WORK ORDER
If an entry contains a picture, leave the picture out and reproduce everything else in the records below exactly.

= Beginning of Section =

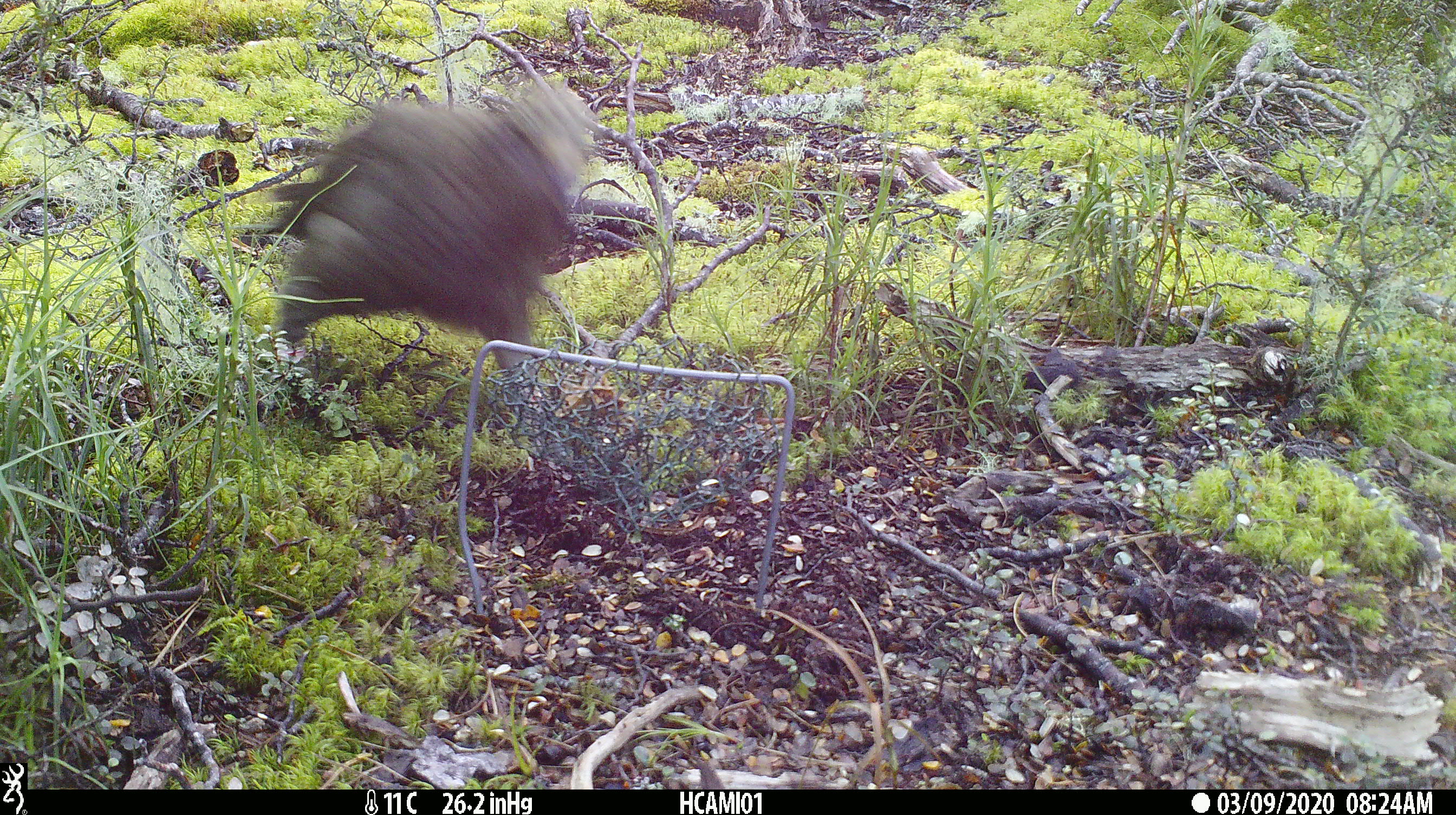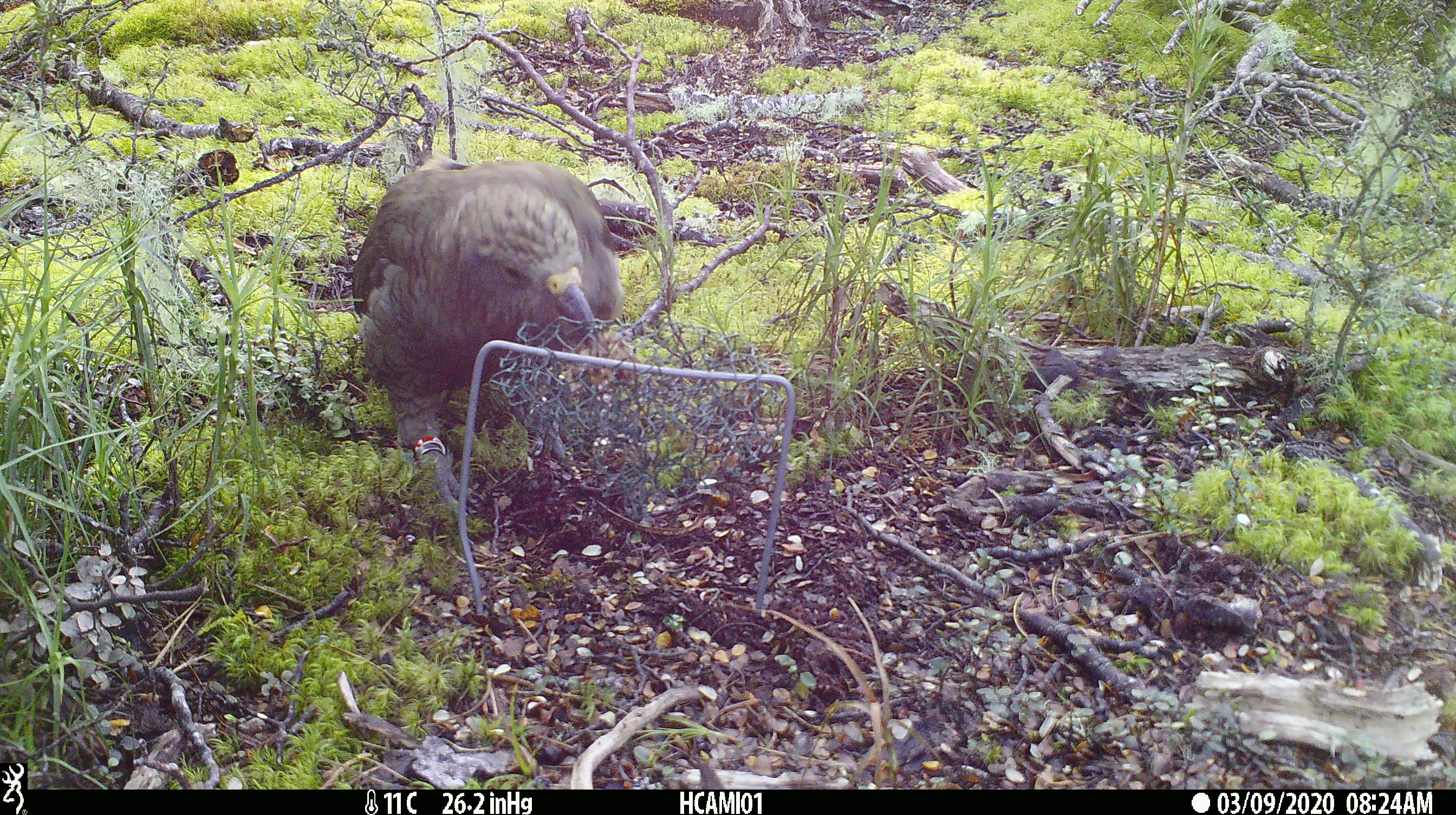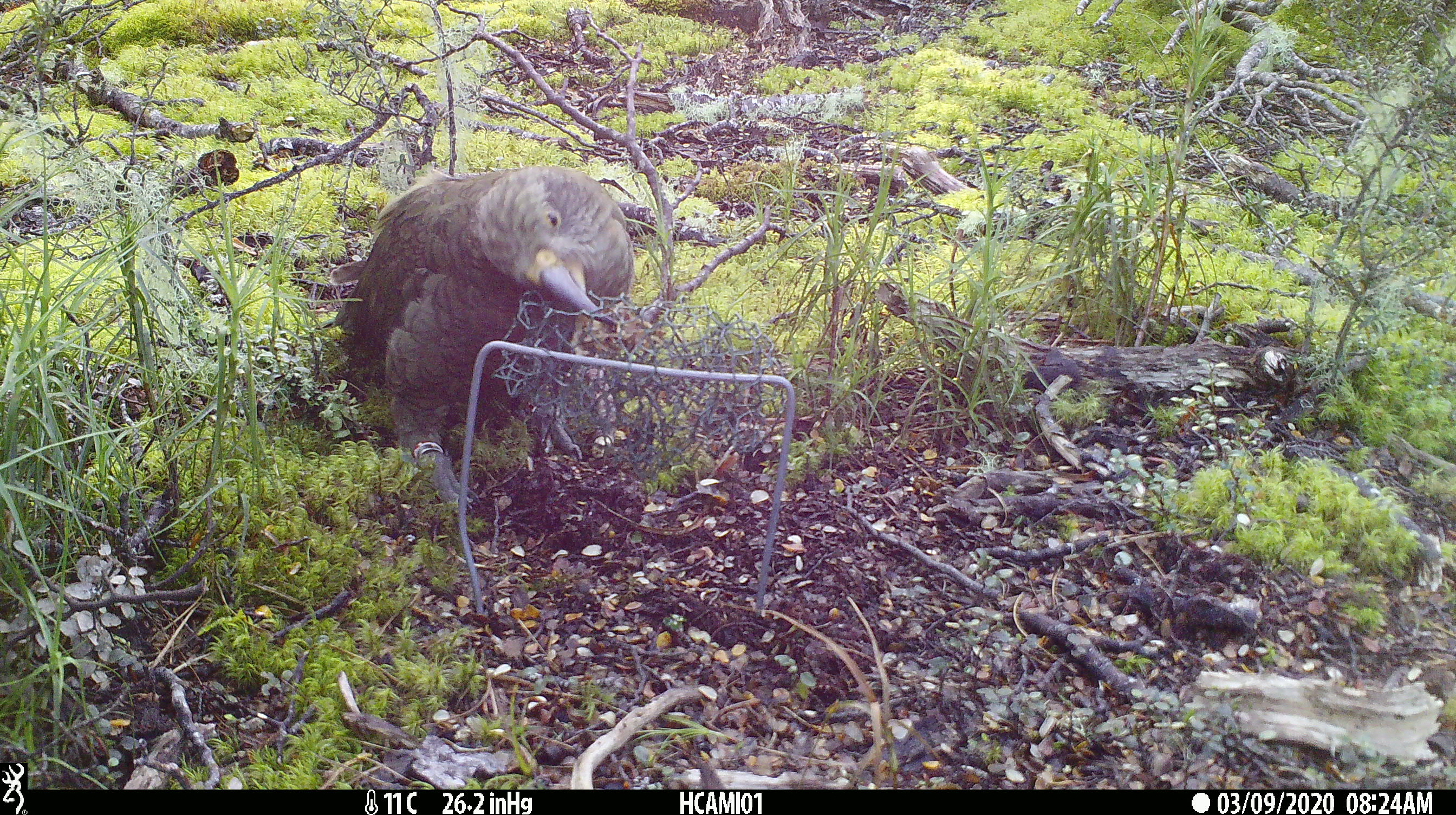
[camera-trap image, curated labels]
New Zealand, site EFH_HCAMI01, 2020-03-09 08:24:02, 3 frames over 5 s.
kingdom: Animalia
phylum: Chordata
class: Aves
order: Psittaciformes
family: Strigopidae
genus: Nestor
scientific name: Nestor notabilis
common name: kea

= End of Section =

EXERCISE RESPONSE
[camera-trap image, curated labels]
New Zealand, site EFH_HCAMI01, 2020-03-09 08:24:02, 3 frames over 5 s.
kingdom: Animalia
phylum: Chordata
class: Aves
order: Psittaciformes
family: Strigopidae
genus: Nestor
scientific name: Nestor notabilis
common name: kea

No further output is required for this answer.